▶ _RECORDS FOR THE TASK_
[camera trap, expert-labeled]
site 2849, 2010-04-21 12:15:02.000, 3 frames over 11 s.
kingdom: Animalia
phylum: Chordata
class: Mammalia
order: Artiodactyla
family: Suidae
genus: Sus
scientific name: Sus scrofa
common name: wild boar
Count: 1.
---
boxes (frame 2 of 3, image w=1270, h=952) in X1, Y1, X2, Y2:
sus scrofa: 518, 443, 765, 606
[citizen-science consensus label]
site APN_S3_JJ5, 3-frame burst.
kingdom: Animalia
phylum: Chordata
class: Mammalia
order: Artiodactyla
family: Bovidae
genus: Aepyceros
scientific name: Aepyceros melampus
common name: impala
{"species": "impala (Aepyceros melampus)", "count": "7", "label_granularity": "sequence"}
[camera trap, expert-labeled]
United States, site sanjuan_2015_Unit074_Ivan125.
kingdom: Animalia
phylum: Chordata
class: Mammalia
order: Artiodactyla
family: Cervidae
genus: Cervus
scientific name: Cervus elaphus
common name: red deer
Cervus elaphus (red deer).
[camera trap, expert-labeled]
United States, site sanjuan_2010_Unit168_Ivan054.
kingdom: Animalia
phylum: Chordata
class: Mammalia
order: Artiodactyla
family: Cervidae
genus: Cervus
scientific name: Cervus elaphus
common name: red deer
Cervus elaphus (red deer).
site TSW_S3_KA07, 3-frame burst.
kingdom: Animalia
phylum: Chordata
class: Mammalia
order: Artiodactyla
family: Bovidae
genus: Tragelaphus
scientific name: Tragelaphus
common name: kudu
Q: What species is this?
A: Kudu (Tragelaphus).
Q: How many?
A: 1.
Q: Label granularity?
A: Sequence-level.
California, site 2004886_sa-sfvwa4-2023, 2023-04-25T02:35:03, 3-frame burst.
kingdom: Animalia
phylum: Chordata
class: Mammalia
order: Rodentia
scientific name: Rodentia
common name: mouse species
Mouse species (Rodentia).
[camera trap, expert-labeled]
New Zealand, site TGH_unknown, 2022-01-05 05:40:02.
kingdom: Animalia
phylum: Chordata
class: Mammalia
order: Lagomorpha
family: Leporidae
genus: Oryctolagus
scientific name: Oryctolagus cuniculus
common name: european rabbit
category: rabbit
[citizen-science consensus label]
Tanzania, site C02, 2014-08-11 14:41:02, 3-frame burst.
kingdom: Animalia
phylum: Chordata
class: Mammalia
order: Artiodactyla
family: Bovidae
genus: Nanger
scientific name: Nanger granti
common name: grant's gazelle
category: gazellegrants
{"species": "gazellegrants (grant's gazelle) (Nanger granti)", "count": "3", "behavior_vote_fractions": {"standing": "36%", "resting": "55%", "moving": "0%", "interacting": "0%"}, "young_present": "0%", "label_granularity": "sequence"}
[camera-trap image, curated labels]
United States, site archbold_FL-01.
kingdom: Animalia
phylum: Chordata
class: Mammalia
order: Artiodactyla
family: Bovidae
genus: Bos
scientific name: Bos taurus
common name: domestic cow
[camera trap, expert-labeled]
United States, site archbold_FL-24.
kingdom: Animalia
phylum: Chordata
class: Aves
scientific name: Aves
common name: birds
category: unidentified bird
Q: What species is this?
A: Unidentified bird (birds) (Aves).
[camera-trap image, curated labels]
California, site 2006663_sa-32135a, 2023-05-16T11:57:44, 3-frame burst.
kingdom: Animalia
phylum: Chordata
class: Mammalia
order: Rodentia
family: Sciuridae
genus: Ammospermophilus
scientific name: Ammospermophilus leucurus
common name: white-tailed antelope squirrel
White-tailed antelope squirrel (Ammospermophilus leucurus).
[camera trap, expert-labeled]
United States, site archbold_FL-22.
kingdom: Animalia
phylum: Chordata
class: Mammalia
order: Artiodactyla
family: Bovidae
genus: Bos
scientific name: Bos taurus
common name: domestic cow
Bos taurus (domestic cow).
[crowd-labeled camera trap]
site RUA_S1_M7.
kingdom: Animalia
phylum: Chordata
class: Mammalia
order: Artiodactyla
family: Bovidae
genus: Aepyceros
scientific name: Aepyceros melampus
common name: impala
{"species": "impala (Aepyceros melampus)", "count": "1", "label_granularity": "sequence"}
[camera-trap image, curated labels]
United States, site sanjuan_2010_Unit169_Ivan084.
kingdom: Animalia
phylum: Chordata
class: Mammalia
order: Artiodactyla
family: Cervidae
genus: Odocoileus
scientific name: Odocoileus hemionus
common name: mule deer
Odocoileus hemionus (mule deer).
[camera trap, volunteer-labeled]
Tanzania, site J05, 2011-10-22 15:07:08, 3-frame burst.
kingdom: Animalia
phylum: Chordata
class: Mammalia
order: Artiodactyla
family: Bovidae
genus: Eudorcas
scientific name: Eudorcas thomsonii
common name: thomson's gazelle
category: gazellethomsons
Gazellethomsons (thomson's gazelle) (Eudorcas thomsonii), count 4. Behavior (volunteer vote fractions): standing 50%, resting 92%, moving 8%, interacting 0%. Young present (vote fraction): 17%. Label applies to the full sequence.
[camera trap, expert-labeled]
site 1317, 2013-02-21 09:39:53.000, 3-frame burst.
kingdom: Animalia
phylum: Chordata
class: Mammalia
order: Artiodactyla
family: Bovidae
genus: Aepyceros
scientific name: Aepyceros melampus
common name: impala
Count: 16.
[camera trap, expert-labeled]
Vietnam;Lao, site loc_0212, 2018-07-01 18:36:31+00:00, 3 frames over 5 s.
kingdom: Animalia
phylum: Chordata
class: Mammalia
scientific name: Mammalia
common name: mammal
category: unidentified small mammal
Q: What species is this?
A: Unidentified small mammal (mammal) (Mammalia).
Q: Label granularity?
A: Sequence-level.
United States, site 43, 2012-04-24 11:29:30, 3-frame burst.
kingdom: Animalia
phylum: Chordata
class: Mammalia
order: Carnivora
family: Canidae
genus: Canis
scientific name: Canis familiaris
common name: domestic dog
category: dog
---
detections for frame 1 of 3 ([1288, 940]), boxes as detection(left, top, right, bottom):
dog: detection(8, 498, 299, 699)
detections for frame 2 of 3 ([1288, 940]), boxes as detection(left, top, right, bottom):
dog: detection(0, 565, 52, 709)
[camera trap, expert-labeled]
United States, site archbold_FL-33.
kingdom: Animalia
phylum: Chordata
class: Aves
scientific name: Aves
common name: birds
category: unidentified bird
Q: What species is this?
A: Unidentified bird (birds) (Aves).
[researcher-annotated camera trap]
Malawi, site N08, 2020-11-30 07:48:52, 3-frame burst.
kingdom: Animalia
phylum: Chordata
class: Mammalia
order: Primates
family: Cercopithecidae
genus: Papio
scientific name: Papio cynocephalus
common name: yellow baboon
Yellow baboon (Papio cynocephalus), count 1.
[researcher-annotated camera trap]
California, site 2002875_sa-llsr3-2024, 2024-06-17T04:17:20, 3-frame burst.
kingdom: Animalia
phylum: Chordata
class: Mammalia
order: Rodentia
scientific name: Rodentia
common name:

▶ _EXERCISE DETAILS_
Each record, from first to last, should be returned verbatim.

▶ _RESPONSE AREA_
[camera trap, expert-labeled]
site 2849, 2010-04-21 12:15:02.000, 3 frames over 11 s.
kingdom: Animalia
phylum: Chordata
class: Mammalia
order: Artiodactyla
family: Suidae
genus: Sus
scientific name: Sus scrofa
common name: wild boar
Count: 1.
---
boxes (frame 2 of 3, image w=1270, h=952) in X1, Y1, X2, Y2:
sus scrofa: 518, 443, 765, 606
[citizen-science consensus label]
site APN_S3_JJ5, 3-frame burst.
kingdom: Animalia
phylum: Chordata
class: Mammalia
order: Artiodactyla
family: Bovidae
genus: Aepyceros
scientific name: Aepyceros melampus
common name: impala
{"species": "impala (Aepyceros melampus)", "count": "7", "label_granularity": "sequence"}
[camera trap, expert-labeled]
United States, site sanjuan_2015_Unit074_Ivan125.
kingdom: Animalia
phylum: Chordata
class: Mammalia
order: Artiodactyla
family: Cervidae
genus: Cervus
scientific name: Cervus elaphus
common name: red deer
Cervus elaphus (red deer).
[camera trap, expert-labeled]
United States, site sanjuan_2010_Unit168_Ivan054.
kingdom: Animalia
phylum: Chordata
class: Mammalia
order: Artiodactyla
family: Cervidae
genus: Cervus
scientific name: Cervus elaphus
common name: red deer
Cervus elaphus (red deer).
site TSW_S3_KA07, 3-frame burst.
kingdom: Animalia
phylum: Chordata
class: Mammalia
order: Artiodactyla
family: Bovidae
genus: Tragelaphus
scientific name: Tragelaphus
common name: kudu
Q: What species is this?
A: Kudu (Tragelaphus).
Q: How many?
A: 1.
Q: Label granularity?
A: Sequence-level.
California, site 2004886_sa-sfvwa4-2023, 2023-04-25T02:35:03, 3-frame burst.
kingdom: Animalia
phylum: Chordata
class: Mammalia
order: Rodentia
scientific name: Rodentia
common name: mouse species
Mouse species (Rodentia).
[camera trap, expert-labeled]
New Zealand, site TGH_unknown, 2022-01-05 05:40:02.
kingdom: Animalia
phylum: Chordata
class: Mammalia
order: Lagomorpha
family: Leporidae
genus: Oryctolagus
scientific name: Oryctolagus cuniculus
common name: european rabbit
category: rabbit
[citizen-science consensus label]
Tanzania, site C02, 2014-08-11 14:41:02, 3-frame burst.
kingdom: Animalia
phylum: Chordata
class: Mammalia
order: Artiodactyla
family: Bovidae
genus: Nanger
scientific name: Nanger granti
common name: grant's gazelle
category: gazellegrants
{"species": "gazellegrants (grant's gazelle) (Nanger granti)", "count": "3", "behavior_vote_fractions": {"standing": "36%", "resting": "55%", "moving": "0%", "interacting": "0%"}, "young_present": "0%", "label_granularity": "sequence"}
[camera-trap image, curated labels]
United States, site archbold_FL-01.
kingdom: Animalia
phylum: Chordata
class: Mammalia
order: Artiodactyla
family: Bovidae
genus: Bos
scientific name: Bos taurus
common name: domestic cow
[camera trap, expert-labeled]
United States, site archbold_FL-24.
kingdom: Animalia
phylum: Chordata
class: Aves
scientific name: Aves
common name: birds
category: unidentified bird
Q: What species is this?
A: Unidentified bird (birds) (Aves).
[camera-trap image, curated labels]
California, site 2006663_sa-32135a, 2023-05-16T11:57:44, 3-frame burst.
kingdom: Animalia
phylum: Chordata
class: Mammalia
order: Rodentia
family: Sciuridae
genus: Ammospermophilus
scientific name: Ammospermophilus leucurus
common name: white-tailed antelope squirrel
White-tailed antelope squirrel (Ammospermophilus leucurus).
[camera trap, expert-labeled]
United States, site archbold_FL-22.
kingdom: Animalia
phylum: Chordata
class: Mammalia
order: Artiodactyla
family: Bovidae
genus: Bos
scientific name: Bos taurus
common name: domestic cow
Bos taurus (domestic cow).
[crowd-labeled camera trap]
site RUA_S1_M7.
kingdom: Animalia
phylum: Chordata
class: Mammalia
order: Artiodactyla
family: Bovidae
genus: Aepyceros
scientific name: Aepyceros melampus
common name: impala
{"species": "impala (Aepyceros melampus)", "count": "1", "label_granularity": "sequence"}
[camera-trap image, curated labels]
United States, site sanjuan_2010_Unit169_Ivan084.
kingdom: Animalia
phylum: Chordata
class: Mammalia
order: Artiodactyla
family: Cervidae
genus: Odocoileus
scientific name: Odocoileus hemionus
common name: mule deer
Odocoileus hemionus (mule deer).
[camera trap, volunteer-labeled]
Tanzania, site J05, 2011-10-22 15:07:08, 3-frame burst.
kingdom: Animalia
phylum: Chordata
class: Mammalia
order: Artiodactyla
family: Bovidae
genus: Eudorcas
scientific name: Eudorcas thomsonii
common name: thomson's gazelle
category: gazellethomsons
Gazellethomsons (thomson's gazelle) (Eudorcas thomsonii), count 4. Behavior (volunteer vote fractions): standing 50%, resting 92%, moving 8%, interacting 0%. Young present (vote fraction): 17%. Label applies to the full sequence.
[camera trap, expert-labeled]
site 1317, 2013-02-21 09:39:53.000, 3-frame burst.
kingdom: Animalia
phylum: Chordata
class: Mammalia
order: Artiodactyla
family: Bovidae
genus: Aepyceros
scientific name: Aepyceros melampus
common name: impala
Count: 16.
[camera trap, expert-labeled]
Vietnam;Lao, site loc_0212, 2018-07-01 18:36:31+00:00, 3 frames over 5 s.
kingdom: Animalia
phylum: Chordata
class: Mammalia
scientific name: Mammalia
common name: mammal
category: unidentified small mammal
Q: What species is this?
A: Unidentified small mammal (mammal) (Mammalia).
Q: Label granularity?
A: Sequence-level.
United States, site 43, 2012-04-24 11:29:30, 3-frame burst.
kingdom: Animalia
phylum: Chordata
class: Mammalia
order: Carnivora
family: Canidae
genus: Canis
scientific name: Canis familiaris
common name: domestic dog
category: dog
---
detections for frame 1 of 3 ([1288, 940]), boxes as detection(left, top, right, bottom):
dog: detection(8, 498, 299, 699)
detections for frame 2 of 3 ([1288, 940]), boxes as detection(left, top, right, bottom):
dog: detection(0, 565, 52, 709)
[camera trap, expert-labeled]
United States, site archbold_FL-33.
kingdom: Animalia
phylum: Chordata
class: Aves
scientific name: Aves
common name: birds
category: unidentified bird
Q: What species is this?
A: Unidentified bird (birds) (Aves).
[researcher-annotated camera trap]
Malawi, site N08, 2020-11-30 07:48:52, 3-frame burst.
kingdom: Animalia
phylum: Chordata
class: Mammalia
order: Primates
family: Cercopithecidae
genus: Papio
scientific name: Papio cynocephalus
common name: yellow baboon
Yellow baboon (Papio cynocephalus), count 1.
[researcher-annotated camera trap]
California, site 2002875_sa-llsr3-2024, 2024-06-17T04:17:20, 3-frame burst.
kingdom: Animalia
phylum: Chordata
class: Mammalia
order: Rodentia
scientific name: Rodentia
common name:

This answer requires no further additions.